I've included more detail below, but the question I'm trying to answer is in the title. I'm currently trying to figure this out, but thought I'd ask here first in case anyone knows the answer off-hand.
About my setup
I have a Kubernetes service running on a Google Compute Engine cluster (started via Google Container Engine). It consists of a service (for the front-end stable IP), a replication controller, and pods running a Python server. The server is a Python gRPC server sleep-listening on a port.
There are 2 pods (2 replicas specified in the replication controller), one rc, one service, and 4 GCE instances (set to autoscale up to 5 based on CPU).
I'd like the service to be able to handle an arbitrary number of clients that want to stream information. However, I'm currently seeing that the service only talks to 16 of the clients.

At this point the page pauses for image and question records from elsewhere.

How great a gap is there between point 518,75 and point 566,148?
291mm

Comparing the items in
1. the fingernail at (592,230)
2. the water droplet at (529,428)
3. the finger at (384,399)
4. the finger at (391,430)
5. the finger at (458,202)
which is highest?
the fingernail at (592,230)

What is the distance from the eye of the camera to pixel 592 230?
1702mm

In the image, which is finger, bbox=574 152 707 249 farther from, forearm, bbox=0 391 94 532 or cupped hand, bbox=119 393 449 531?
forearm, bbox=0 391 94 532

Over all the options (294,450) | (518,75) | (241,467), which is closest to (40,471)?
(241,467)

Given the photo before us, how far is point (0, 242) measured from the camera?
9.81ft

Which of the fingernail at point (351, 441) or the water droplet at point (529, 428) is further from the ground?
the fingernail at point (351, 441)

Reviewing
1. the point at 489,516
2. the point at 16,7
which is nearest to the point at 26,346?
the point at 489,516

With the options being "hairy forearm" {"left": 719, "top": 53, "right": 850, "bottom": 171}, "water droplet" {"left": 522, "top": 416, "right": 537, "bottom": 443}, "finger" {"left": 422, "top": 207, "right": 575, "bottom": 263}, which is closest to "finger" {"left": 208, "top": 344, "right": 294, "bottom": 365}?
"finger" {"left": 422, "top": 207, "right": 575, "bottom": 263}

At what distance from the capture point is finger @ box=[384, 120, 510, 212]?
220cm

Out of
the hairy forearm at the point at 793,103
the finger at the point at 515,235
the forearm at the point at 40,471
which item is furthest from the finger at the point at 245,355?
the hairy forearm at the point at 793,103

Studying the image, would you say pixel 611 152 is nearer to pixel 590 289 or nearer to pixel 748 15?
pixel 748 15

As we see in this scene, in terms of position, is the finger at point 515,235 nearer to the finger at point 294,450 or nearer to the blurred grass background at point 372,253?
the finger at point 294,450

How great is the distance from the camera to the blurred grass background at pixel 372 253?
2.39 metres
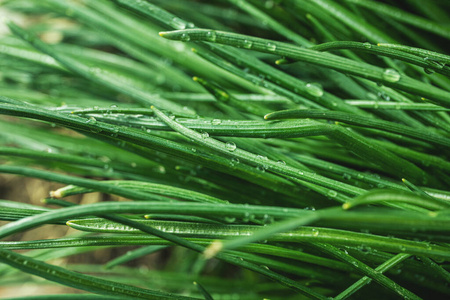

I'm hypothesizing that the number of connections is either limited by the number of GCE instances I have, or by the number of pods. I'll be doing experiments to see how changing these numbers affects things.
Figured it out:
kubernetes scale rc <rc-name> --replicas=3
to support 24 clients.I'll be looking into autoscaling (with a horizontal pod scaler?) the number of pods based on incoming HTTP requests.
Update 1:
Kubernetes doesn't currently support horizontal pod scaling based on HTTP.
Update 2:
Apparently there are other things at play here, like the size of the thread pool available to the server. With N threads and P pods, I'm able to maintain P*N open channels. This works particularly well for me because my clients only need to poll the server once every few seconds, and they sleep when inactive.